### [Task objective]
Please restate all of the records word for word, setting the pictures aside.

### [Saved entries]
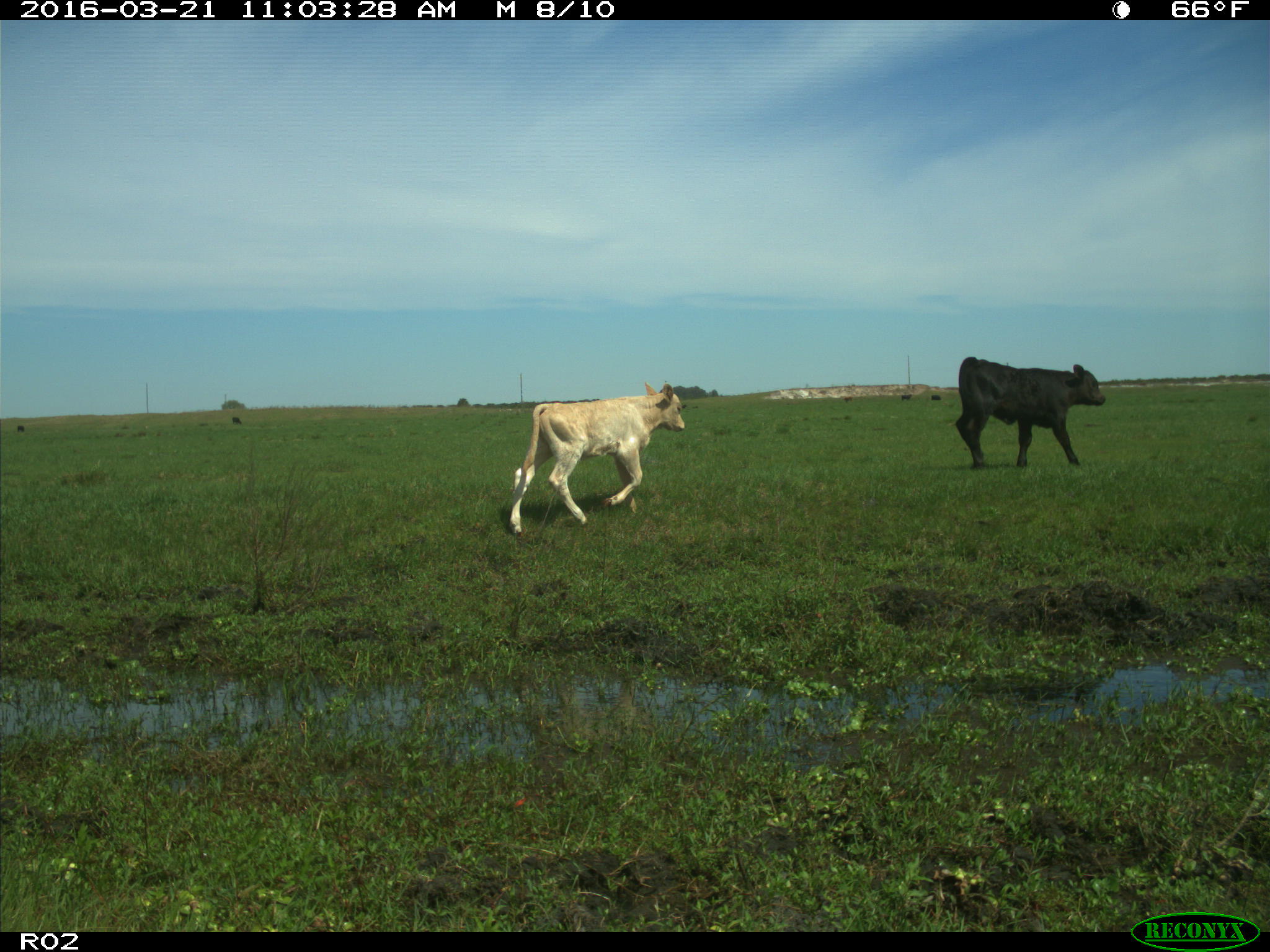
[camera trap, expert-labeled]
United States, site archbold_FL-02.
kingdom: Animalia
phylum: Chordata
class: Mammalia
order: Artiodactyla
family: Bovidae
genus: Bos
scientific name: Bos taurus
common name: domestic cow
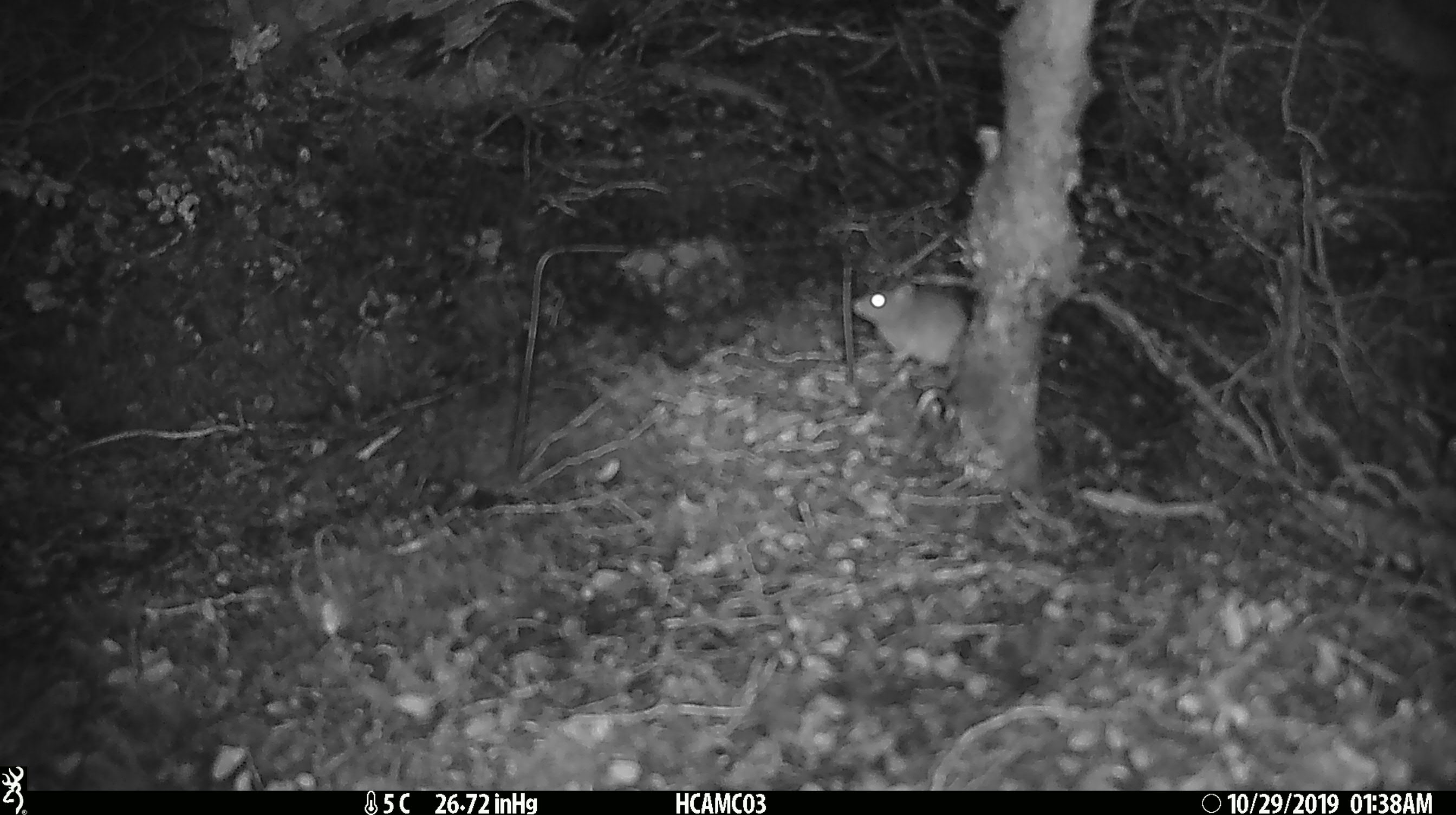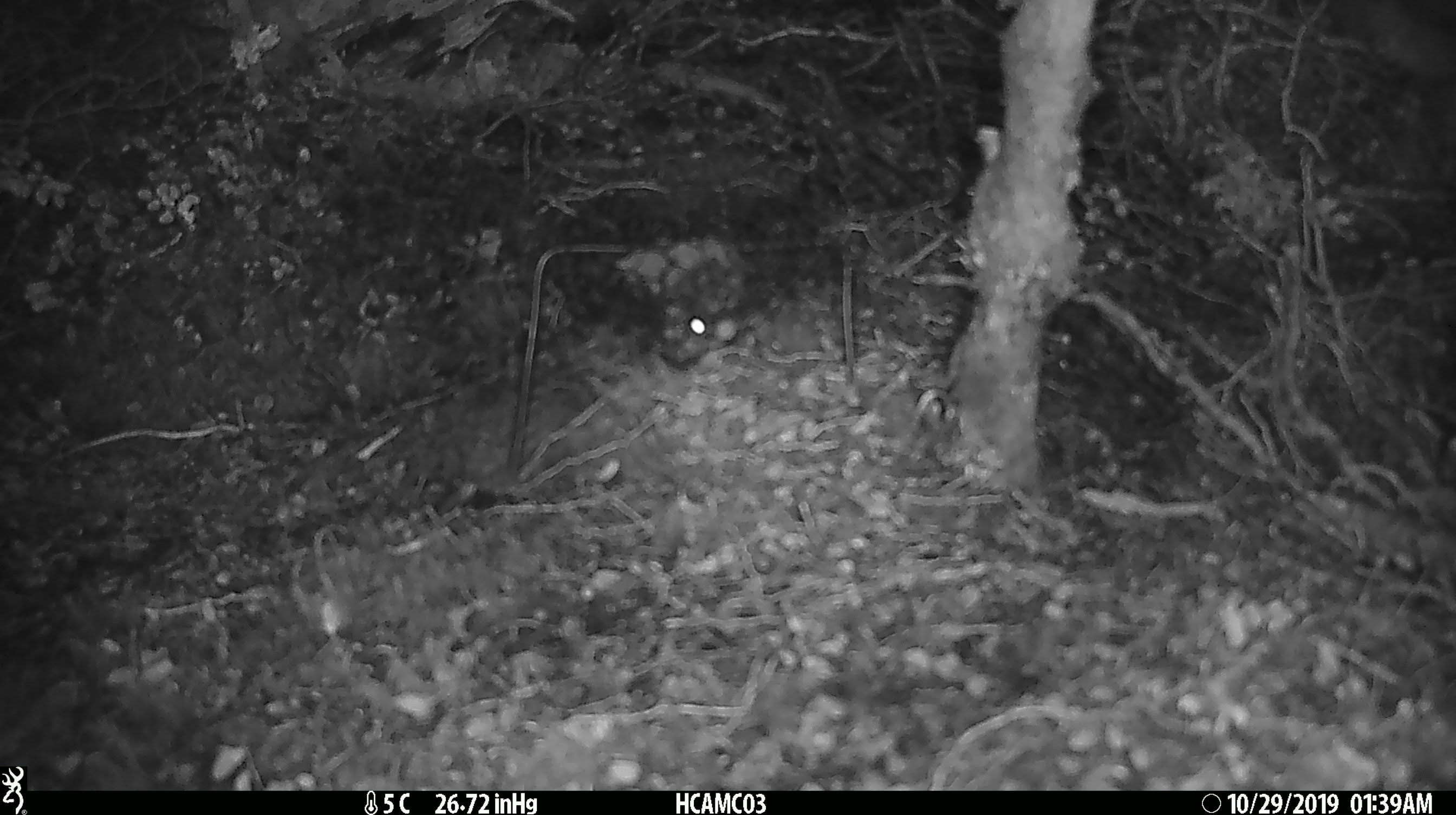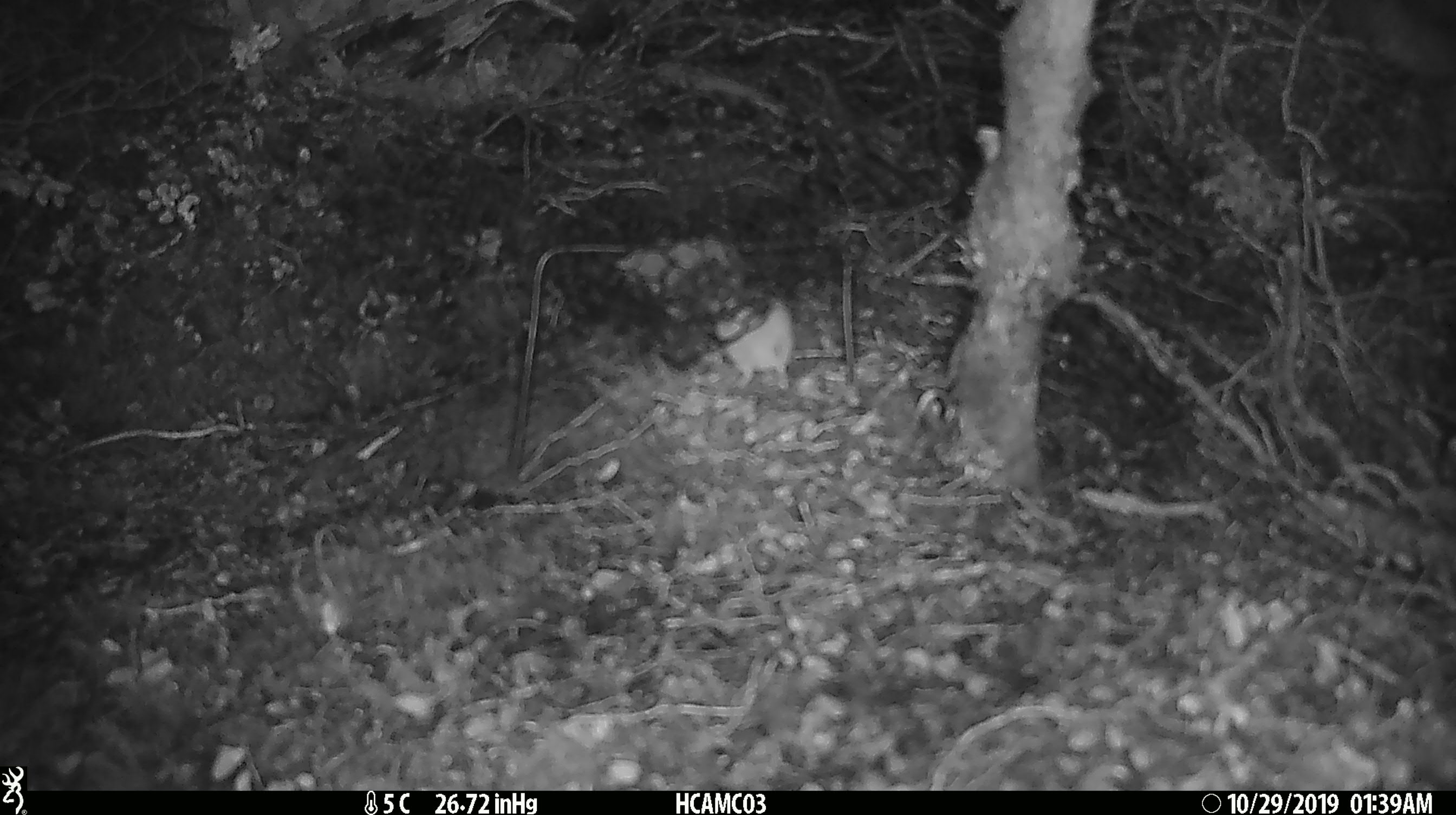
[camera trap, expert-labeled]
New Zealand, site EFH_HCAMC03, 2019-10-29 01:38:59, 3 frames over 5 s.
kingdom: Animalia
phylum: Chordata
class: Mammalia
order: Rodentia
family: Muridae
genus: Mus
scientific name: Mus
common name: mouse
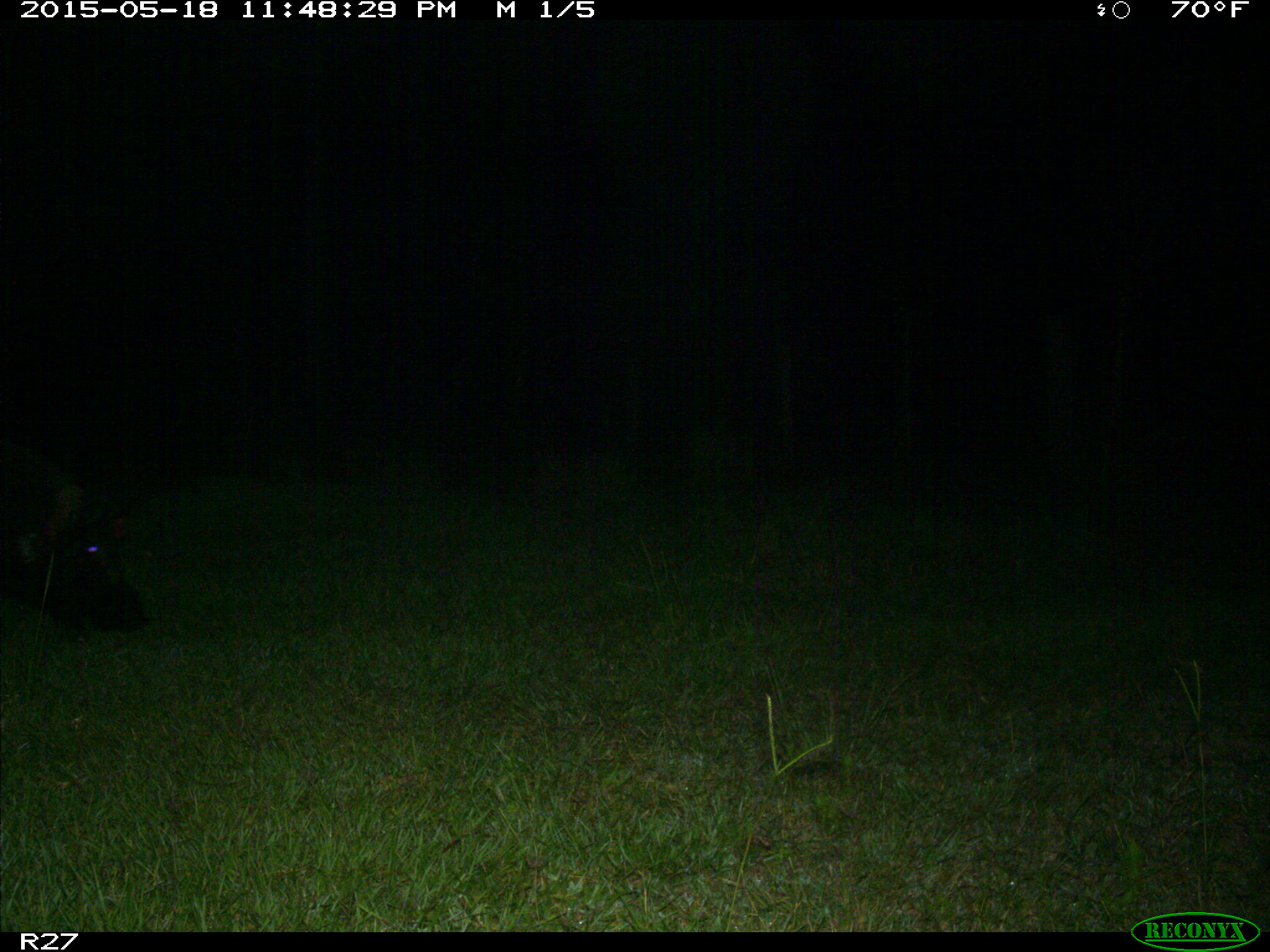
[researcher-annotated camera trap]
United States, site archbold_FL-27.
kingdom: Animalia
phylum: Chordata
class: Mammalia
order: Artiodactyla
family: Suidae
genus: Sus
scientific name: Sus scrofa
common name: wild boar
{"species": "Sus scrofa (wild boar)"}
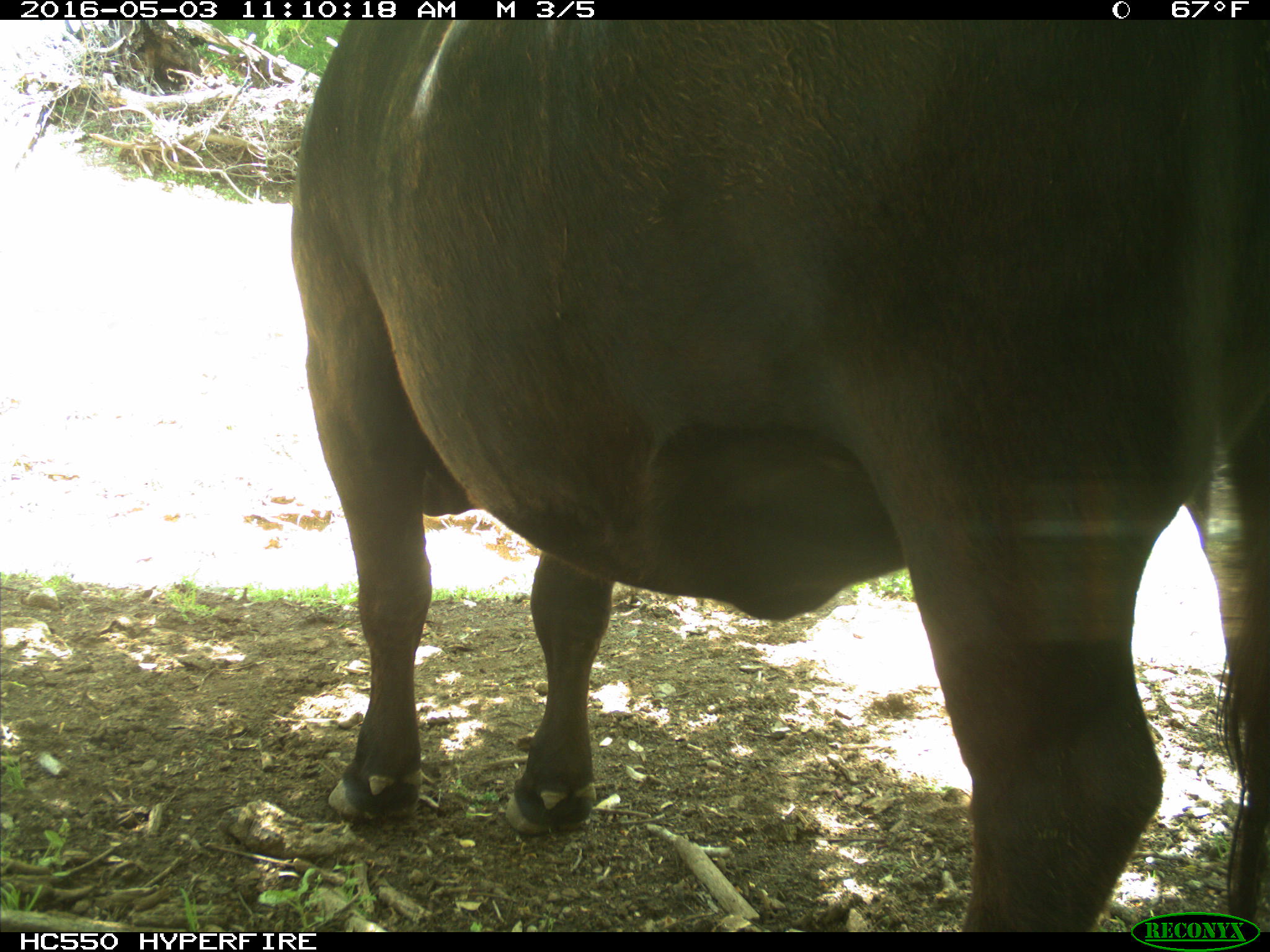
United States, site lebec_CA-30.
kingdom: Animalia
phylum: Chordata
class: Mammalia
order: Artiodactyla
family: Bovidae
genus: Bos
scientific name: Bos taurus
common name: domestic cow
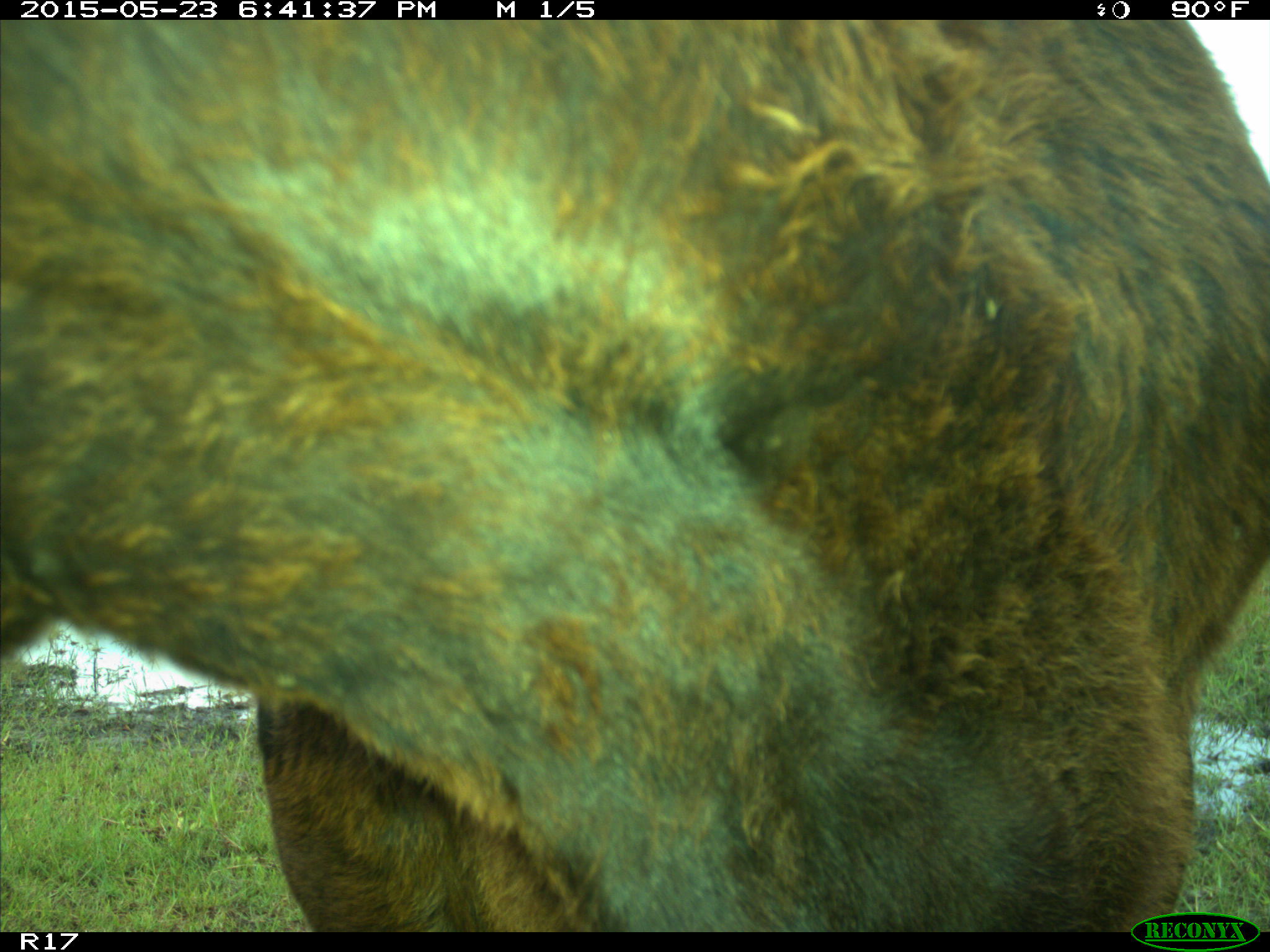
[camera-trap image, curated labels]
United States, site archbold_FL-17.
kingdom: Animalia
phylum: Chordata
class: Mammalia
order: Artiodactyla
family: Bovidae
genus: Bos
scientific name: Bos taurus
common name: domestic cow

### [Answer below]
[camera trap, expert-labeled]
United States, site archbold_FL-02.
kingdom: Animalia
phylum: Chordata
class: Mammalia
order: Artiodactyla
family: Bovidae
genus: Bos
scientific name: Bos taurus
common name: domestic cow
[camera trap, expert-labeled]
New Zealand, site EFH_HCAMC03, 2019-10-29 01:38:59, 3 frames over 5 s.
kingdom: Animalia
phylum: Chordata
class: Mammalia
order: Rodentia
family: Muridae
genus: Mus
scientific name: Mus
common name: mouse
[researcher-annotated camera trap]
United States, site archbold_FL-27.
kingdom: Animalia
phylum: Chordata
class: Mammalia
order: Artiodactyla
family: Suidae
genus: Sus
scientific name: Sus scrofa
common name: wild boar
{"species": "Sus scrofa (wild boar)"}
United States, site lebec_CA-30.
kingdom: Animalia
phylum: Chordata
class: Mammalia
order: Artiodactyla
family: Bovidae
genus: Bos
scientific name: Bos taurus
common name: domestic cow
[camera-trap image, curated labels]
United States, site archbold_FL-17.
kingdom: Animalia
phylum: Chordata
class: Mammalia
order: Artiodactyla
family: Bovidae
genus: Bos
scientific name: Bos taurus
common name: domestic cow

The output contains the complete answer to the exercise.